Outcome of a Coalition for Epidemic Preparedness Innovations (CEPI)/Brighton
Collaboration (BC) scientific working meeting, March 12-13, 2020

Background
The SARS-CoV-2 pandemic presents an unprecedented challenge to global health with enormous health
system, social and economic disruption and large numbers of deaths already experienced in many
countries. Epidemiologic features confirm that ongoing spread to less affected areas is now a certainty.
Several academic and commercial vaccine developers are moving quickly, with many different vaccine
strategies including RNA, DNA, protein and viral vectored vaccines, and are planning to enter Phase I trials
and then upscale to measure safety and efficacy with the intention of vaccine deployment. While some
programs will not reach human studies in 2020, others will be in Phase I in days.

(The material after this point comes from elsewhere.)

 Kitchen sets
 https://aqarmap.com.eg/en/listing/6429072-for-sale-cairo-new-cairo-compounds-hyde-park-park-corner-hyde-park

The enhanced pathology seen in some SARS or MERS-CoV vaccinated animals when subsequently
challenged with live virus was primarily seen in the lungs. It was described as a lymphocytic and
eosinophilic infiltrate; an observation similar to the enhanced RSV Disease (ERD) described in infants
exposed to natural RSV infection following immunization with a poorly efficient formalin-inactivated RSV
vaccine in 1967. CEPI and the CEPI-funded Brighton Collaboration Safety Platform for Emergency vACcines
(SPEAC) project convened a working meeting consisting of a group of experts (Working Group) in the field
of vaccine immunology and coronaviruses (CoVs) to consider some of the evidence from previous animal
studies of MERS and SARS CoVs and initial data with the novel SARS-CoV-2. Presentations and discussions
were held via a videoconference on March 12 and 13, 2020. This document summarizes the draft
considerations including input from a panel of peer reviewers and additional participants who attended
the conference.
The considerations in this document should be interpreted as general scientific remarks based on current
knowledge to inform a research agenda that could be beneficial for vaccines development. These
considerations are not of a regulatory nature and cannot in any sense replace the need for proper
regulatory consultations on the requirements for vaccines clinical trials. Vaccine developers are therefore
encouraged to seek individual scientific advice from regulatory authorities.